CONSIGNE: Recopiez fidèlement, dans le texte sur Corneille, le passage qui s'ouvre sur les mots contenant "Nous lui devons" et se clôt sur "du Cid ?...".

Dans le trouble qui est le sien, la France en a oublié de commémorer, ne serait-ce qu'un peu, le 400e anniversaire de Corneille. Dommage ! Car l'auteur du Cid et de Cinna ou la Clémence d'Auguste en aurait remontré à nos puissants, empêtrés dans leurs médiocres combines, au risque de faire perdre à la nation sa place dans le petit peloton des démocraties heureuses.
Il y a 400 ans, le 6 juin 1606, naissait à Rouen Pierre Corneille, l'un des géants de la littérature française, mémorable observateur de l'âme humaine, aussi habile dans la comédie que dans la tragédie (certains critiques n'excluent pas qu'il soit même l'auteur de plusieurs pièces attribuées à son cadet et ami Molière).
Nous lui devons l'adjectif cornélien, qui désigne les tiraillements entre la passion et le devoir. Il est vrai que ces tiraillements ne tourmentent plus les puissants qui nous gouvernent, tout occupés qu'ils sont par la préservation de leurs places, l'accroissement de leur fortuneet la protection de leurs amis et pairs.
Est-ce là la seule raison pour laquelle les Français ont complètement passé sous silence le quadricentenaire de Corneille ? Ou faut-il y voir aussi la secrète rancune des collégiens et ex-collégiens astreints à réciter Don Diègue : «O rage ! ô désespoir ! ô vieillesse ennemie !» ? Serait-ce que les médias sont saturés de commémorations ? Mais il y a quelques semaines, ils ont su célébrer avec faste le 30e anniversaire de la défaite des Verts sur un stade allemand. Alors, pourquoi pas le triomphe du Cid ?...
Oh, sans doute ne fallait-il pas compter sur des festivités joyeuses comme en ont connues nos amis anglais et espagnols autour des 200 ans de Trafalgar et des 400 ans de Don Quichotte... Mais enfin un minimum de mobilisation eut été le bienvenu pour rappeler à chaque Français qu'il a l'honneur d'être le dépositaire de l'une des plus belles et plus riches littératures du monde.
On se serait bien contentés d'une soirée spéciale à la télévision, d'une représentation exceptionnelle du Cid à la Comédie-Française, d'un discours du chef de l'État sous la Coupole de l'Institut et d'une petite fête à Rouen, sous la présidence du maire de la ville et de notre ministre des affaires culturelles.
Oublier Corneille me paraît grave, plus grave peut-être que de renier Austerlitz, car c'est tourner le dos à ce qui fait notre bien commun, à nous Français, à savoir une langue et une culture que nous envient - ou nous enviaient- les autres nations.
Cette langue et cette culture, forgées pendant des siècles à la Cour et dans les salons parisiens, sont de merveilleux outils auxquels nous devons d'avoir pu bâtir un pays prospère et heureux, ce qui ne va pas de soi. Ils nous permettent d'exprimer des idées complexes et nuancées; ils nous ouvrent à la diversité du monde. Grâce à eux, nous pouvons dialoguer, rester soudés et progresser ensemble dans un monde sans compassion pour les faibles.

EXTRAIT DES DONNÉES:
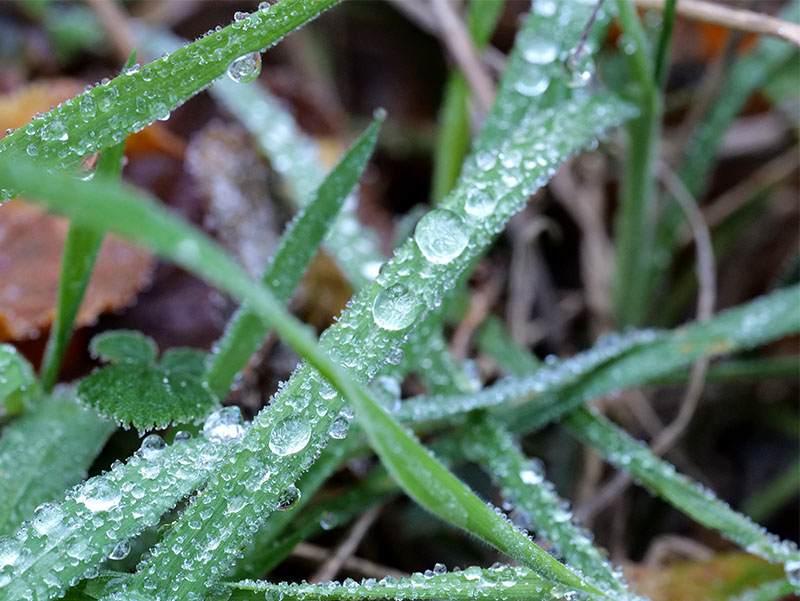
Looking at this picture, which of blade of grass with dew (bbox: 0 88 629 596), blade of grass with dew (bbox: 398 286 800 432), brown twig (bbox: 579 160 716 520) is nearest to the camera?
blade of grass with dew (bbox: 0 88 629 596)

CORRIGÉ:
Nous lui devons l'adjectif cornélien, qui désigne les tiraillements entre la passion et le devoir. Il est vrai que ces tiraillements ne tourmentent plus les puissants qui nous gouvernent, tout occupés qu'ils sont par la préservation de leurs places, l'accroissement de leur fortuneet la protection de leurs amis et pairs.
Est-ce là la seule raison pour laquelle les Français ont complètement passé sous silence le quadricentenaire de Corneille ? Ou faut-il y voir aussi la secrète rancune des collégiens et ex-collégiens astreints à réciter Don Diègue : «O rage ! ô désespoir ! ô vieillesse ennemie !» ? Serait-ce que les médias sont saturés de commémorations ? Mais il y a quelques semaines, ils ont su célébrer avec faste le 30e anniversaire de la défaite des Verts sur un stade allemand. Alors, pourquoi pas le triomphe du Cid ?...